最近Quoraに、次のような質問が寄せられた: 3年ないし5年後にFirefoxのシェアは今の倍になっているでしょうか? 単純明快な質問だね。Mozillaの(もうすぐ退任する)CEO John Lillyの答えは「イエス」だ。しかしFirefoxの協同ファウンダBlake Rossは「ノー」だ。Quoraのユーザの投票で、今のところ勝っているのはRossだ。
Rossの考えはこうだ:
それはかなり疑問だね。Mozilla Organizationは昔のような、臆病で受け身でコンセンサス重視型の組織に退行してるから、斬新な製品を早く出していくことができなくなってる。
一方Lillyは:
ぼくは公平な第三者ではないけど、2倍は確実に行くと確信している。改良の足取りは今でもまったく鈍っていないし、とくに秋の4.0ではすごく良くなる。今ユーザ数は4億だが、これも日に日に増えている。世界中のたくさんの、Firefoxにコミットした人びとのコミュニティが、たえず改良に努めている。今、Firefoxの市場競争力は、かつてなかったほどに強い。しかも、チャンスはデスクトップだけじゃない。Androidは、今すでにかなりいいからね。
Rossは今、FacebookのDirector of Productだ(偶然にもQuoraの競合サイトで働いてるわけだ)。Firefoxに関する彼の議論は、Facebookの彼の同僚(元Parakeyの協同ファウンダ)Joe Hewittとほぼ同じだ。つまり、上部組織(FirefoxではMozilla、Hewittの場合はW3C)が、Webの成長の足を引っ張っている、イノベーションがなかなか進まない、というのだ。RossもHewittも古参のWeb人間で、二人とも、Firefoxを手がける前はNetscape(〜Mozilla)の開発チームにいた。
二人ともまさに、かつては社会の反逆児のようであったWebブラウザの現状に困惑している。Firefoxは、MicrosoftのInterenet Explorerが90%以上のシェアで市場を完全に支配しているときに登場した。しかし過去5年あまりでIEのシェアは60%を割り、Firefoxが今では25〜30%のシェアを獲得している。しかし今では多くの人が、Firefoxは昔のような軽量でオープンなブラウザではないと感じている。たとえば、あるQuoraのユーザはぼくの質問に答えてこう言った: “これからは、Chrome、Safari、IE9が強くなって、Firefoxのシェアは相当食われるような気がする“。
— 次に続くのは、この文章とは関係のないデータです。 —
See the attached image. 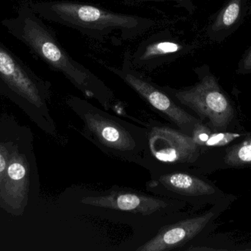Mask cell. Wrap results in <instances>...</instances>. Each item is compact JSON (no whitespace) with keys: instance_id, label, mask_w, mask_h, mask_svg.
<instances>
[{"instance_id":"obj_1","label":"cell","mask_w":251,"mask_h":251,"mask_svg":"<svg viewBox=\"0 0 251 251\" xmlns=\"http://www.w3.org/2000/svg\"><path fill=\"white\" fill-rule=\"evenodd\" d=\"M6 26L47 64L63 74L85 97L97 100L104 110L111 107L115 100L111 89L91 70L72 58L32 12H19L17 18L6 22Z\"/></svg>"},{"instance_id":"obj_2","label":"cell","mask_w":251,"mask_h":251,"mask_svg":"<svg viewBox=\"0 0 251 251\" xmlns=\"http://www.w3.org/2000/svg\"><path fill=\"white\" fill-rule=\"evenodd\" d=\"M34 10L44 19L76 29L89 38L102 41L110 35L132 40L157 25L150 18L110 11L103 7L71 1L38 3Z\"/></svg>"},{"instance_id":"obj_3","label":"cell","mask_w":251,"mask_h":251,"mask_svg":"<svg viewBox=\"0 0 251 251\" xmlns=\"http://www.w3.org/2000/svg\"><path fill=\"white\" fill-rule=\"evenodd\" d=\"M68 106L83 124V134L106 154L141 165L147 129L123 120L76 96Z\"/></svg>"},{"instance_id":"obj_4","label":"cell","mask_w":251,"mask_h":251,"mask_svg":"<svg viewBox=\"0 0 251 251\" xmlns=\"http://www.w3.org/2000/svg\"><path fill=\"white\" fill-rule=\"evenodd\" d=\"M198 81L191 86L162 88L173 100L193 112L205 125L213 131H233L245 129L234 102L220 85L218 78L208 65L194 69Z\"/></svg>"},{"instance_id":"obj_5","label":"cell","mask_w":251,"mask_h":251,"mask_svg":"<svg viewBox=\"0 0 251 251\" xmlns=\"http://www.w3.org/2000/svg\"><path fill=\"white\" fill-rule=\"evenodd\" d=\"M142 166L156 175L193 171L201 148L190 136L157 121L149 124Z\"/></svg>"},{"instance_id":"obj_6","label":"cell","mask_w":251,"mask_h":251,"mask_svg":"<svg viewBox=\"0 0 251 251\" xmlns=\"http://www.w3.org/2000/svg\"><path fill=\"white\" fill-rule=\"evenodd\" d=\"M103 66L122 80L151 107L165 116L174 127L187 135H191L196 124L201 121L176 103L162 86L152 82L144 74L133 66L129 52H126L120 68Z\"/></svg>"},{"instance_id":"obj_7","label":"cell","mask_w":251,"mask_h":251,"mask_svg":"<svg viewBox=\"0 0 251 251\" xmlns=\"http://www.w3.org/2000/svg\"><path fill=\"white\" fill-rule=\"evenodd\" d=\"M0 86L17 97V102L32 105L39 113L44 131L55 133V126L48 112L49 85L29 72L28 68L0 44Z\"/></svg>"},{"instance_id":"obj_8","label":"cell","mask_w":251,"mask_h":251,"mask_svg":"<svg viewBox=\"0 0 251 251\" xmlns=\"http://www.w3.org/2000/svg\"><path fill=\"white\" fill-rule=\"evenodd\" d=\"M148 191L159 197L184 202L197 207L216 204L228 194L204 175L176 171L151 175L146 184Z\"/></svg>"},{"instance_id":"obj_9","label":"cell","mask_w":251,"mask_h":251,"mask_svg":"<svg viewBox=\"0 0 251 251\" xmlns=\"http://www.w3.org/2000/svg\"><path fill=\"white\" fill-rule=\"evenodd\" d=\"M237 197L228 194L206 212L162 227L156 235L137 249V251H169L184 247L199 237L212 232L217 220L232 204Z\"/></svg>"},{"instance_id":"obj_10","label":"cell","mask_w":251,"mask_h":251,"mask_svg":"<svg viewBox=\"0 0 251 251\" xmlns=\"http://www.w3.org/2000/svg\"><path fill=\"white\" fill-rule=\"evenodd\" d=\"M194 48L169 30L161 31L142 41L133 54L130 53V59L136 69L151 70L189 54Z\"/></svg>"},{"instance_id":"obj_11","label":"cell","mask_w":251,"mask_h":251,"mask_svg":"<svg viewBox=\"0 0 251 251\" xmlns=\"http://www.w3.org/2000/svg\"><path fill=\"white\" fill-rule=\"evenodd\" d=\"M173 200H175L136 192L113 190L103 195L82 197L80 202L87 206L149 216L168 210L174 204Z\"/></svg>"},{"instance_id":"obj_12","label":"cell","mask_w":251,"mask_h":251,"mask_svg":"<svg viewBox=\"0 0 251 251\" xmlns=\"http://www.w3.org/2000/svg\"><path fill=\"white\" fill-rule=\"evenodd\" d=\"M251 167V134L225 147L201 150L192 172L208 175L218 171Z\"/></svg>"},{"instance_id":"obj_13","label":"cell","mask_w":251,"mask_h":251,"mask_svg":"<svg viewBox=\"0 0 251 251\" xmlns=\"http://www.w3.org/2000/svg\"><path fill=\"white\" fill-rule=\"evenodd\" d=\"M251 0H228L206 29L211 41L221 43L243 25L249 13Z\"/></svg>"},{"instance_id":"obj_14","label":"cell","mask_w":251,"mask_h":251,"mask_svg":"<svg viewBox=\"0 0 251 251\" xmlns=\"http://www.w3.org/2000/svg\"><path fill=\"white\" fill-rule=\"evenodd\" d=\"M251 134V131H246V129L233 131H213L203 122L199 121L190 137L201 150H204L229 145Z\"/></svg>"},{"instance_id":"obj_15","label":"cell","mask_w":251,"mask_h":251,"mask_svg":"<svg viewBox=\"0 0 251 251\" xmlns=\"http://www.w3.org/2000/svg\"><path fill=\"white\" fill-rule=\"evenodd\" d=\"M26 168L20 162H13L9 165L7 169V175L10 180L14 181H21L26 175Z\"/></svg>"},{"instance_id":"obj_16","label":"cell","mask_w":251,"mask_h":251,"mask_svg":"<svg viewBox=\"0 0 251 251\" xmlns=\"http://www.w3.org/2000/svg\"><path fill=\"white\" fill-rule=\"evenodd\" d=\"M236 72L243 75L251 74V47L246 50L239 61Z\"/></svg>"},{"instance_id":"obj_17","label":"cell","mask_w":251,"mask_h":251,"mask_svg":"<svg viewBox=\"0 0 251 251\" xmlns=\"http://www.w3.org/2000/svg\"><path fill=\"white\" fill-rule=\"evenodd\" d=\"M140 1H169V0H138ZM171 1H176L179 5L184 6L190 12H192V8L193 7V1L194 0H171Z\"/></svg>"},{"instance_id":"obj_18","label":"cell","mask_w":251,"mask_h":251,"mask_svg":"<svg viewBox=\"0 0 251 251\" xmlns=\"http://www.w3.org/2000/svg\"><path fill=\"white\" fill-rule=\"evenodd\" d=\"M231 251H251V237L248 241L240 244H234Z\"/></svg>"},{"instance_id":"obj_19","label":"cell","mask_w":251,"mask_h":251,"mask_svg":"<svg viewBox=\"0 0 251 251\" xmlns=\"http://www.w3.org/2000/svg\"><path fill=\"white\" fill-rule=\"evenodd\" d=\"M7 166V162L4 159V155L0 151V174L2 173Z\"/></svg>"}]
</instances>
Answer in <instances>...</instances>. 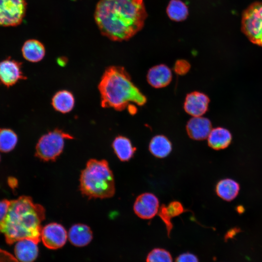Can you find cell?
<instances>
[{"label": "cell", "mask_w": 262, "mask_h": 262, "mask_svg": "<svg viewBox=\"0 0 262 262\" xmlns=\"http://www.w3.org/2000/svg\"><path fill=\"white\" fill-rule=\"evenodd\" d=\"M231 141L230 132L228 129L220 127L212 129L207 137L208 146L217 150L228 147Z\"/></svg>", "instance_id": "cell-15"}, {"label": "cell", "mask_w": 262, "mask_h": 262, "mask_svg": "<svg viewBox=\"0 0 262 262\" xmlns=\"http://www.w3.org/2000/svg\"><path fill=\"white\" fill-rule=\"evenodd\" d=\"M80 188L89 198H105L113 196L115 184L112 171L105 160H89L82 171Z\"/></svg>", "instance_id": "cell-4"}, {"label": "cell", "mask_w": 262, "mask_h": 262, "mask_svg": "<svg viewBox=\"0 0 262 262\" xmlns=\"http://www.w3.org/2000/svg\"><path fill=\"white\" fill-rule=\"evenodd\" d=\"M147 16L143 0H100L95 13L102 34L116 41L135 35L143 27Z\"/></svg>", "instance_id": "cell-1"}, {"label": "cell", "mask_w": 262, "mask_h": 262, "mask_svg": "<svg viewBox=\"0 0 262 262\" xmlns=\"http://www.w3.org/2000/svg\"><path fill=\"white\" fill-rule=\"evenodd\" d=\"M159 209L158 198L154 194L149 192L138 196L133 205L135 213L144 219H150L154 217L158 213Z\"/></svg>", "instance_id": "cell-9"}, {"label": "cell", "mask_w": 262, "mask_h": 262, "mask_svg": "<svg viewBox=\"0 0 262 262\" xmlns=\"http://www.w3.org/2000/svg\"><path fill=\"white\" fill-rule=\"evenodd\" d=\"M210 100L208 96L199 91H193L187 94L185 98L183 109L192 116H203L208 111Z\"/></svg>", "instance_id": "cell-10"}, {"label": "cell", "mask_w": 262, "mask_h": 262, "mask_svg": "<svg viewBox=\"0 0 262 262\" xmlns=\"http://www.w3.org/2000/svg\"><path fill=\"white\" fill-rule=\"evenodd\" d=\"M16 258L20 262H33L38 254L37 243L30 239L20 240L14 249Z\"/></svg>", "instance_id": "cell-14"}, {"label": "cell", "mask_w": 262, "mask_h": 262, "mask_svg": "<svg viewBox=\"0 0 262 262\" xmlns=\"http://www.w3.org/2000/svg\"><path fill=\"white\" fill-rule=\"evenodd\" d=\"M45 218V210L42 205L34 203L30 196H21L10 201L1 232L9 245L25 239L38 244Z\"/></svg>", "instance_id": "cell-2"}, {"label": "cell", "mask_w": 262, "mask_h": 262, "mask_svg": "<svg viewBox=\"0 0 262 262\" xmlns=\"http://www.w3.org/2000/svg\"><path fill=\"white\" fill-rule=\"evenodd\" d=\"M0 262H19L8 252L0 248Z\"/></svg>", "instance_id": "cell-29"}, {"label": "cell", "mask_w": 262, "mask_h": 262, "mask_svg": "<svg viewBox=\"0 0 262 262\" xmlns=\"http://www.w3.org/2000/svg\"><path fill=\"white\" fill-rule=\"evenodd\" d=\"M172 79V71L165 64H159L151 67L147 74V82L155 88L167 86L171 82Z\"/></svg>", "instance_id": "cell-13"}, {"label": "cell", "mask_w": 262, "mask_h": 262, "mask_svg": "<svg viewBox=\"0 0 262 262\" xmlns=\"http://www.w3.org/2000/svg\"><path fill=\"white\" fill-rule=\"evenodd\" d=\"M101 106L122 111L131 103L144 105L146 97L133 83L131 77L122 66L108 67L101 77L98 85Z\"/></svg>", "instance_id": "cell-3"}, {"label": "cell", "mask_w": 262, "mask_h": 262, "mask_svg": "<svg viewBox=\"0 0 262 262\" xmlns=\"http://www.w3.org/2000/svg\"><path fill=\"white\" fill-rule=\"evenodd\" d=\"M212 129L210 119L203 116L191 117L186 125L188 136L194 140H203L207 138Z\"/></svg>", "instance_id": "cell-12"}, {"label": "cell", "mask_w": 262, "mask_h": 262, "mask_svg": "<svg viewBox=\"0 0 262 262\" xmlns=\"http://www.w3.org/2000/svg\"><path fill=\"white\" fill-rule=\"evenodd\" d=\"M112 147L115 155L122 162L131 159L136 150L131 140L122 135H118L115 138L112 143Z\"/></svg>", "instance_id": "cell-20"}, {"label": "cell", "mask_w": 262, "mask_h": 262, "mask_svg": "<svg viewBox=\"0 0 262 262\" xmlns=\"http://www.w3.org/2000/svg\"><path fill=\"white\" fill-rule=\"evenodd\" d=\"M10 201L7 199H3L0 201V232H1L3 222L5 218Z\"/></svg>", "instance_id": "cell-27"}, {"label": "cell", "mask_w": 262, "mask_h": 262, "mask_svg": "<svg viewBox=\"0 0 262 262\" xmlns=\"http://www.w3.org/2000/svg\"><path fill=\"white\" fill-rule=\"evenodd\" d=\"M65 228L57 223H50L42 228L41 239L44 246L51 249L62 247L67 239Z\"/></svg>", "instance_id": "cell-8"}, {"label": "cell", "mask_w": 262, "mask_h": 262, "mask_svg": "<svg viewBox=\"0 0 262 262\" xmlns=\"http://www.w3.org/2000/svg\"><path fill=\"white\" fill-rule=\"evenodd\" d=\"M166 12L169 17L176 21L184 20L188 15L187 6L180 0H171L167 7Z\"/></svg>", "instance_id": "cell-23"}, {"label": "cell", "mask_w": 262, "mask_h": 262, "mask_svg": "<svg viewBox=\"0 0 262 262\" xmlns=\"http://www.w3.org/2000/svg\"><path fill=\"white\" fill-rule=\"evenodd\" d=\"M75 102L73 94L67 90L57 91L51 98V105L53 109L62 114L70 112L74 107Z\"/></svg>", "instance_id": "cell-17"}, {"label": "cell", "mask_w": 262, "mask_h": 262, "mask_svg": "<svg viewBox=\"0 0 262 262\" xmlns=\"http://www.w3.org/2000/svg\"><path fill=\"white\" fill-rule=\"evenodd\" d=\"M148 148L150 152L155 157L164 158L171 152L172 145L166 136L160 134L156 135L151 138Z\"/></svg>", "instance_id": "cell-21"}, {"label": "cell", "mask_w": 262, "mask_h": 262, "mask_svg": "<svg viewBox=\"0 0 262 262\" xmlns=\"http://www.w3.org/2000/svg\"><path fill=\"white\" fill-rule=\"evenodd\" d=\"M20 62L7 58L0 62V81L5 86L10 87L26 77L22 71Z\"/></svg>", "instance_id": "cell-11"}, {"label": "cell", "mask_w": 262, "mask_h": 262, "mask_svg": "<svg viewBox=\"0 0 262 262\" xmlns=\"http://www.w3.org/2000/svg\"><path fill=\"white\" fill-rule=\"evenodd\" d=\"M73 138L69 133L56 128L39 138L36 146L35 155L44 161L55 160L63 152L65 141Z\"/></svg>", "instance_id": "cell-5"}, {"label": "cell", "mask_w": 262, "mask_h": 262, "mask_svg": "<svg viewBox=\"0 0 262 262\" xmlns=\"http://www.w3.org/2000/svg\"><path fill=\"white\" fill-rule=\"evenodd\" d=\"M21 50L24 59L32 63L41 61L46 54L44 46L36 39L27 40L24 43Z\"/></svg>", "instance_id": "cell-18"}, {"label": "cell", "mask_w": 262, "mask_h": 262, "mask_svg": "<svg viewBox=\"0 0 262 262\" xmlns=\"http://www.w3.org/2000/svg\"><path fill=\"white\" fill-rule=\"evenodd\" d=\"M185 211L182 204L178 201H173L167 206L163 204L160 207L158 215L165 224H170L172 218L180 215Z\"/></svg>", "instance_id": "cell-22"}, {"label": "cell", "mask_w": 262, "mask_h": 262, "mask_svg": "<svg viewBox=\"0 0 262 262\" xmlns=\"http://www.w3.org/2000/svg\"><path fill=\"white\" fill-rule=\"evenodd\" d=\"M26 8V0H0V26L19 25L25 16Z\"/></svg>", "instance_id": "cell-7"}, {"label": "cell", "mask_w": 262, "mask_h": 262, "mask_svg": "<svg viewBox=\"0 0 262 262\" xmlns=\"http://www.w3.org/2000/svg\"><path fill=\"white\" fill-rule=\"evenodd\" d=\"M175 262H198L196 256L190 253H184L179 255Z\"/></svg>", "instance_id": "cell-28"}, {"label": "cell", "mask_w": 262, "mask_h": 262, "mask_svg": "<svg viewBox=\"0 0 262 262\" xmlns=\"http://www.w3.org/2000/svg\"><path fill=\"white\" fill-rule=\"evenodd\" d=\"M191 65L188 61L184 59L176 61L174 66V71L179 75H184L190 70Z\"/></svg>", "instance_id": "cell-26"}, {"label": "cell", "mask_w": 262, "mask_h": 262, "mask_svg": "<svg viewBox=\"0 0 262 262\" xmlns=\"http://www.w3.org/2000/svg\"><path fill=\"white\" fill-rule=\"evenodd\" d=\"M146 262H172L170 253L165 249L156 248L147 255Z\"/></svg>", "instance_id": "cell-25"}, {"label": "cell", "mask_w": 262, "mask_h": 262, "mask_svg": "<svg viewBox=\"0 0 262 262\" xmlns=\"http://www.w3.org/2000/svg\"><path fill=\"white\" fill-rule=\"evenodd\" d=\"M240 190L239 184L235 180L226 178L220 180L216 184L215 192L221 198L226 201L235 199Z\"/></svg>", "instance_id": "cell-19"}, {"label": "cell", "mask_w": 262, "mask_h": 262, "mask_svg": "<svg viewBox=\"0 0 262 262\" xmlns=\"http://www.w3.org/2000/svg\"><path fill=\"white\" fill-rule=\"evenodd\" d=\"M68 236L72 245L82 247L90 243L93 238V233L88 226L82 224H76L70 228Z\"/></svg>", "instance_id": "cell-16"}, {"label": "cell", "mask_w": 262, "mask_h": 262, "mask_svg": "<svg viewBox=\"0 0 262 262\" xmlns=\"http://www.w3.org/2000/svg\"><path fill=\"white\" fill-rule=\"evenodd\" d=\"M242 29L252 43L262 47V2H255L244 12Z\"/></svg>", "instance_id": "cell-6"}, {"label": "cell", "mask_w": 262, "mask_h": 262, "mask_svg": "<svg viewBox=\"0 0 262 262\" xmlns=\"http://www.w3.org/2000/svg\"><path fill=\"white\" fill-rule=\"evenodd\" d=\"M17 142V136L13 131L9 129H0V151H11Z\"/></svg>", "instance_id": "cell-24"}]
</instances>
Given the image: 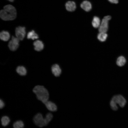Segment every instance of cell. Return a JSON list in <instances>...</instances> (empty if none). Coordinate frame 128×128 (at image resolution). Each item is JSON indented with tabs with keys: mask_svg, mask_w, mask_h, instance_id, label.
Wrapping results in <instances>:
<instances>
[{
	"mask_svg": "<svg viewBox=\"0 0 128 128\" xmlns=\"http://www.w3.org/2000/svg\"><path fill=\"white\" fill-rule=\"evenodd\" d=\"M17 11L15 7L10 5H5L0 12L1 18L5 21L14 19L17 16Z\"/></svg>",
	"mask_w": 128,
	"mask_h": 128,
	"instance_id": "obj_1",
	"label": "cell"
},
{
	"mask_svg": "<svg viewBox=\"0 0 128 128\" xmlns=\"http://www.w3.org/2000/svg\"><path fill=\"white\" fill-rule=\"evenodd\" d=\"M1 120L2 125L4 126H6L9 124L10 120L8 116H4L2 117Z\"/></svg>",
	"mask_w": 128,
	"mask_h": 128,
	"instance_id": "obj_19",
	"label": "cell"
},
{
	"mask_svg": "<svg viewBox=\"0 0 128 128\" xmlns=\"http://www.w3.org/2000/svg\"><path fill=\"white\" fill-rule=\"evenodd\" d=\"M8 0V1H9L11 2H13L14 0Z\"/></svg>",
	"mask_w": 128,
	"mask_h": 128,
	"instance_id": "obj_24",
	"label": "cell"
},
{
	"mask_svg": "<svg viewBox=\"0 0 128 128\" xmlns=\"http://www.w3.org/2000/svg\"><path fill=\"white\" fill-rule=\"evenodd\" d=\"M44 104L47 109L50 111L54 112L57 111V107L56 104L53 102L48 100Z\"/></svg>",
	"mask_w": 128,
	"mask_h": 128,
	"instance_id": "obj_10",
	"label": "cell"
},
{
	"mask_svg": "<svg viewBox=\"0 0 128 128\" xmlns=\"http://www.w3.org/2000/svg\"><path fill=\"white\" fill-rule=\"evenodd\" d=\"M20 40L17 37L12 36L11 40L9 41L8 46L9 49L12 51L16 50L19 46Z\"/></svg>",
	"mask_w": 128,
	"mask_h": 128,
	"instance_id": "obj_6",
	"label": "cell"
},
{
	"mask_svg": "<svg viewBox=\"0 0 128 128\" xmlns=\"http://www.w3.org/2000/svg\"><path fill=\"white\" fill-rule=\"evenodd\" d=\"M126 103L125 98L121 95H118L114 96L112 98L110 102V105L111 109L116 111L118 109L117 104L120 107H123Z\"/></svg>",
	"mask_w": 128,
	"mask_h": 128,
	"instance_id": "obj_3",
	"label": "cell"
},
{
	"mask_svg": "<svg viewBox=\"0 0 128 128\" xmlns=\"http://www.w3.org/2000/svg\"><path fill=\"white\" fill-rule=\"evenodd\" d=\"M38 99L44 103L48 100L49 94L47 90L44 86L37 85L34 87L33 89Z\"/></svg>",
	"mask_w": 128,
	"mask_h": 128,
	"instance_id": "obj_2",
	"label": "cell"
},
{
	"mask_svg": "<svg viewBox=\"0 0 128 128\" xmlns=\"http://www.w3.org/2000/svg\"><path fill=\"white\" fill-rule=\"evenodd\" d=\"M16 37L20 40H22L24 38L26 34L25 27L19 26L16 27L15 31Z\"/></svg>",
	"mask_w": 128,
	"mask_h": 128,
	"instance_id": "obj_7",
	"label": "cell"
},
{
	"mask_svg": "<svg viewBox=\"0 0 128 128\" xmlns=\"http://www.w3.org/2000/svg\"><path fill=\"white\" fill-rule=\"evenodd\" d=\"M111 18V17L110 15L106 16L104 17L99 27V32H106L108 28L109 21Z\"/></svg>",
	"mask_w": 128,
	"mask_h": 128,
	"instance_id": "obj_4",
	"label": "cell"
},
{
	"mask_svg": "<svg viewBox=\"0 0 128 128\" xmlns=\"http://www.w3.org/2000/svg\"><path fill=\"white\" fill-rule=\"evenodd\" d=\"M16 70L17 73L21 76H25L27 74V71L26 69L23 66H18Z\"/></svg>",
	"mask_w": 128,
	"mask_h": 128,
	"instance_id": "obj_15",
	"label": "cell"
},
{
	"mask_svg": "<svg viewBox=\"0 0 128 128\" xmlns=\"http://www.w3.org/2000/svg\"><path fill=\"white\" fill-rule=\"evenodd\" d=\"M33 120L35 124L39 127H41L47 125L45 118L40 113H38L35 115Z\"/></svg>",
	"mask_w": 128,
	"mask_h": 128,
	"instance_id": "obj_5",
	"label": "cell"
},
{
	"mask_svg": "<svg viewBox=\"0 0 128 128\" xmlns=\"http://www.w3.org/2000/svg\"><path fill=\"white\" fill-rule=\"evenodd\" d=\"M53 114L51 113H47L44 118L45 122L47 125L51 121L53 118Z\"/></svg>",
	"mask_w": 128,
	"mask_h": 128,
	"instance_id": "obj_21",
	"label": "cell"
},
{
	"mask_svg": "<svg viewBox=\"0 0 128 128\" xmlns=\"http://www.w3.org/2000/svg\"><path fill=\"white\" fill-rule=\"evenodd\" d=\"M108 35L105 32H99L97 36L98 39L101 42L105 41Z\"/></svg>",
	"mask_w": 128,
	"mask_h": 128,
	"instance_id": "obj_18",
	"label": "cell"
},
{
	"mask_svg": "<svg viewBox=\"0 0 128 128\" xmlns=\"http://www.w3.org/2000/svg\"><path fill=\"white\" fill-rule=\"evenodd\" d=\"M35 50L38 51L42 50L44 48V44L42 42L39 40L35 41L33 43Z\"/></svg>",
	"mask_w": 128,
	"mask_h": 128,
	"instance_id": "obj_11",
	"label": "cell"
},
{
	"mask_svg": "<svg viewBox=\"0 0 128 128\" xmlns=\"http://www.w3.org/2000/svg\"><path fill=\"white\" fill-rule=\"evenodd\" d=\"M51 70L52 73L55 77L59 76L61 73V70L59 65L57 64H55L52 66Z\"/></svg>",
	"mask_w": 128,
	"mask_h": 128,
	"instance_id": "obj_8",
	"label": "cell"
},
{
	"mask_svg": "<svg viewBox=\"0 0 128 128\" xmlns=\"http://www.w3.org/2000/svg\"><path fill=\"white\" fill-rule=\"evenodd\" d=\"M110 3L116 4L118 3L119 0H108Z\"/></svg>",
	"mask_w": 128,
	"mask_h": 128,
	"instance_id": "obj_23",
	"label": "cell"
},
{
	"mask_svg": "<svg viewBox=\"0 0 128 128\" xmlns=\"http://www.w3.org/2000/svg\"><path fill=\"white\" fill-rule=\"evenodd\" d=\"M80 6L82 9L86 12H89L90 11L92 7L91 2L87 0H84L82 2Z\"/></svg>",
	"mask_w": 128,
	"mask_h": 128,
	"instance_id": "obj_9",
	"label": "cell"
},
{
	"mask_svg": "<svg viewBox=\"0 0 128 128\" xmlns=\"http://www.w3.org/2000/svg\"><path fill=\"white\" fill-rule=\"evenodd\" d=\"M126 62L125 58L123 56H120L118 58L116 61L117 65L120 67L123 66Z\"/></svg>",
	"mask_w": 128,
	"mask_h": 128,
	"instance_id": "obj_17",
	"label": "cell"
},
{
	"mask_svg": "<svg viewBox=\"0 0 128 128\" xmlns=\"http://www.w3.org/2000/svg\"><path fill=\"white\" fill-rule=\"evenodd\" d=\"M13 126L14 128H23L24 126V124L23 122L21 120H18L15 122Z\"/></svg>",
	"mask_w": 128,
	"mask_h": 128,
	"instance_id": "obj_20",
	"label": "cell"
},
{
	"mask_svg": "<svg viewBox=\"0 0 128 128\" xmlns=\"http://www.w3.org/2000/svg\"><path fill=\"white\" fill-rule=\"evenodd\" d=\"M5 104L2 100L0 99V109L3 108L4 107Z\"/></svg>",
	"mask_w": 128,
	"mask_h": 128,
	"instance_id": "obj_22",
	"label": "cell"
},
{
	"mask_svg": "<svg viewBox=\"0 0 128 128\" xmlns=\"http://www.w3.org/2000/svg\"><path fill=\"white\" fill-rule=\"evenodd\" d=\"M101 23L100 18L97 16H94L92 21V25L93 27L95 28H99Z\"/></svg>",
	"mask_w": 128,
	"mask_h": 128,
	"instance_id": "obj_14",
	"label": "cell"
},
{
	"mask_svg": "<svg viewBox=\"0 0 128 128\" xmlns=\"http://www.w3.org/2000/svg\"><path fill=\"white\" fill-rule=\"evenodd\" d=\"M10 37V35L7 31H3L0 33V39L4 41H8Z\"/></svg>",
	"mask_w": 128,
	"mask_h": 128,
	"instance_id": "obj_13",
	"label": "cell"
},
{
	"mask_svg": "<svg viewBox=\"0 0 128 128\" xmlns=\"http://www.w3.org/2000/svg\"><path fill=\"white\" fill-rule=\"evenodd\" d=\"M66 9L70 12L74 11L76 8V5L75 3L72 1H68L65 4Z\"/></svg>",
	"mask_w": 128,
	"mask_h": 128,
	"instance_id": "obj_12",
	"label": "cell"
},
{
	"mask_svg": "<svg viewBox=\"0 0 128 128\" xmlns=\"http://www.w3.org/2000/svg\"><path fill=\"white\" fill-rule=\"evenodd\" d=\"M39 38L38 35L33 30L29 32L27 34V38L31 39L32 40L38 39Z\"/></svg>",
	"mask_w": 128,
	"mask_h": 128,
	"instance_id": "obj_16",
	"label": "cell"
}]
</instances>
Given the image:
たしかに、Google Chromeの今の伸びはFirefoxよりも急速だ。AppleのSafariも、ここ数年少しずつ伸びている。この2つはどちらもベースが、今いちばん良いと言われているレイアウトエンジンWebKitだ。Firefoxが使っているのは、MozillaのGeckoエンジンである。
今後の勝負を決めるのはモバイルだ、というLillyの説は正しい。しかし問題は、GoogleのAndroidプラットホームでも、AppleのiPhoneでも、ブラウザの主力はWebKitを使ったブラウザになりそうなことだ(BlackBerryももうすぐWebKitブラウザを搭載する)。Android用Firefoxの初期のビルドがひっそりと世に出たが、今後Android内蔵のWebKitブラウザに代わって使われるためには、もっとすごいものを打ち出さないとだめだ。一方Appleは今では代替ブラウザを認めている(とくにOpera)が、しかしやはり、最初から内蔵されているブラウザを負かすのは難しい(それに、App StoreはFirefoxのモバイルバージョンを承認するかな?)。
Googleの某氏はHewittの説に反対して、Webの進歩のペースは決して遅くないと言っている。でも、たしかにGoogleではいろんなことが急速に進捗しているが、今のMozillaはどうか? HewittやRossの批判に刺激されて、停滞を脱することができるだろうか?